Cette avancée est survenue dans un contexte de détérioration rapide de la situation humanitaire dans l’enclave palestinienne, après la rupture du cessez-le-feu en janvier 2025 et la reprise des combats. La CNDA a notamment été saisie du cas d’une mère de famille fuyant les bombardements, à qui l’OFPRA avait initialement refusé le statut de réfugiée, ne jugeant pas ses craintes « suffisamment individualisées ». La Cour a cassé cette position, estimant qu’une situation de persécutions généralisées pouvait suffire.

Pas de droit automatique, mais un accès facilité

Il ne s’agit toutefois pas d’un droit d’asile universel et automatique pour tous les Palestiniens. Chaque demande doit toujours être examinée individuellement, et le requérant doit démontrer un risque réel et personnel. Néanmoins, la jurisprudence crée un précédent qui facilitera considérablement la tâche des avocats et demandeurs.

Dans les faits, les arrivées depuis Gaza restent limitées, en raison des lourdes restrictions de sortie imposées par Israël et l’Égypte. L’impact immédiat en termes de flux migratoires reste donc marginal, ce que soulignent nombre de spécialistes.

Des réactions politiques tranchées

Cette décision a été saluée par les associations de défense des étrangers, qui y voient une avancée humanitaire et juridique. Mais elle a aussi déclenché une vague d’indignation dans les rangs de la droite et de l’extrême droite, où l’on fustige une dérive du droit d’asile.

Éric Zemmour a vivement critiqué la CNDA, l’accusant de « mépriser la souveraineté populaire », et appelle ni plus ni moins à suspendre l’application de la Convention de Genève. Dans une tribune publiée dans Le Figaro, le président de Reconquête dénonce l’existence même d’instances juridictionnelles pouvant contraindre l’État à accorder l’asile contre sa volonté.

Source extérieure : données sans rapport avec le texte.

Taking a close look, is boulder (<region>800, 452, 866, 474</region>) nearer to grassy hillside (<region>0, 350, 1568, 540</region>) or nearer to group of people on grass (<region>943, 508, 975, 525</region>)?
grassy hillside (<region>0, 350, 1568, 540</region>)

Au Rassemblement national, Marine Le Pen parle de « folie pure », redoutant un appel d’air migratoire. L’eurodéputée Pascale Pierrat, juriste de formation, plaide pour une refonte complète du système d’asile, avec comme ligne directrice une priorité au droit national sur le droit européen. L’idée d’un référendum pour modifier la politique migratoire revient dans les discours, signe d’un durcissement idéologique croissant sur ces questions.

Des chiffres qui nourrissent le débat
Selon les dernières données de l’OFPRA, plus de 660 000 personnes bénéficient actuellement du droit d’asile en France, contre moins de 200 000 il y a dix ans. En 2024, 153 715 demandes d’asile ont été enregistrées, soit plus du double de celles déposées en 2004. L’Afghanistan reste, pour la septième année consécutive, le principal pays d’origine des demandeurs.

Ce contexte chiffré alimente les arguments des opposants à la politique actuelle, qui redoutent une perte de contrôle migratoire, bien que les données ne montrent pas d’explosion du nombre de demandes liées à la Palestine.

La décision du 11 juillet marque un tournant juridique important pour les demandeurs d’asile palestiniens et illustre les tensions croissantes entre droit international et discours politiques nationaux. Si elle renforce la protection de certains exilés, elle met aussi en lumière les fractures profondes autour de l’accueil de certains réfugiés en France.